→ **Stored records**:
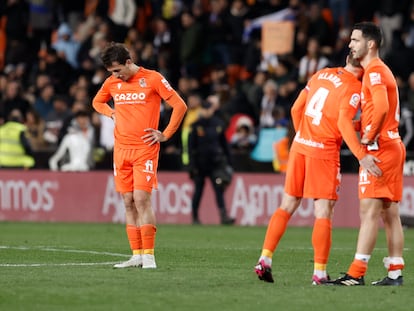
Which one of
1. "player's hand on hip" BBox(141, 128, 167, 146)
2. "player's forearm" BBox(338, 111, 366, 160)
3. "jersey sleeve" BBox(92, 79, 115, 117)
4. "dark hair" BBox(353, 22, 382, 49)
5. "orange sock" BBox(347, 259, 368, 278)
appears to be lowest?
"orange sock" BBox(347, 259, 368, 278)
--
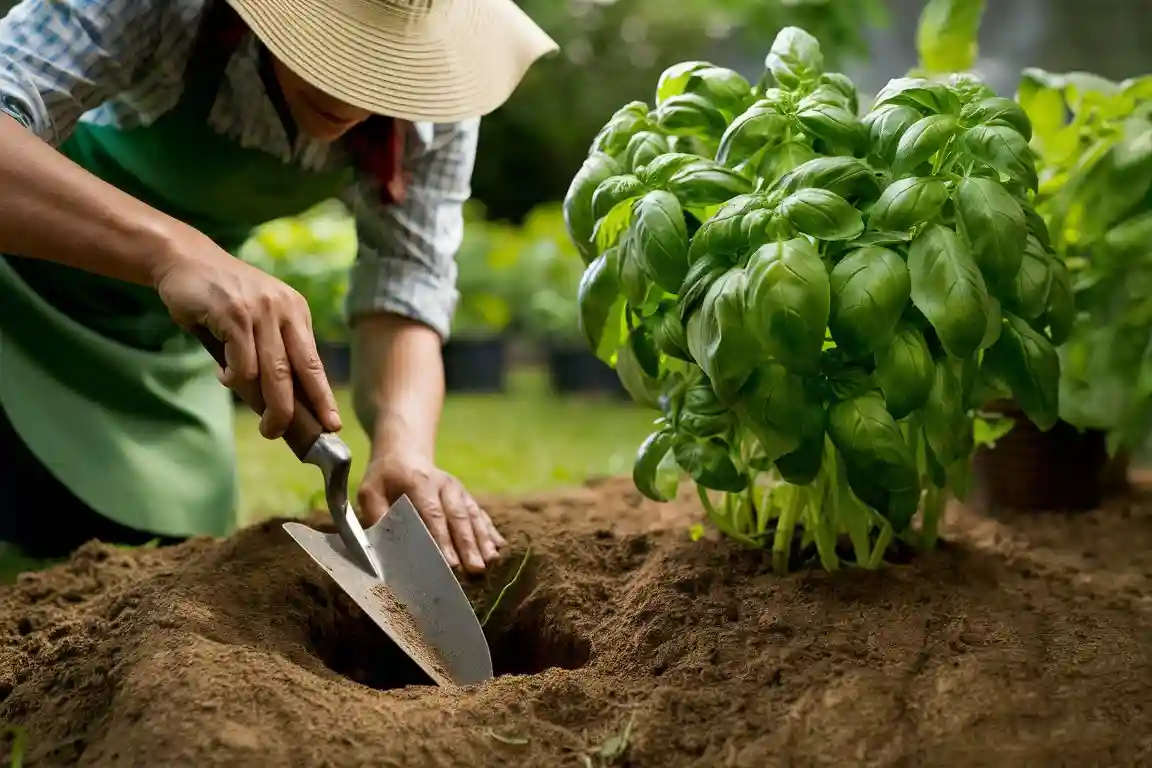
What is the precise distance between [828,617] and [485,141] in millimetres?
* * *
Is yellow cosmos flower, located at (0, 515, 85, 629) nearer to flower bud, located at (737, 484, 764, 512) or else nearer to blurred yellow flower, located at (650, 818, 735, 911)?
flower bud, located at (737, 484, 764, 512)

→ **Task directions**: Pick out every line of the records above that contains the word "player" and copy each one. Case counts.

→ **Output of the exercise**:
1. "player's hand on hip" BBox(141, 128, 167, 146)
2. "player's forearm" BBox(338, 111, 366, 160)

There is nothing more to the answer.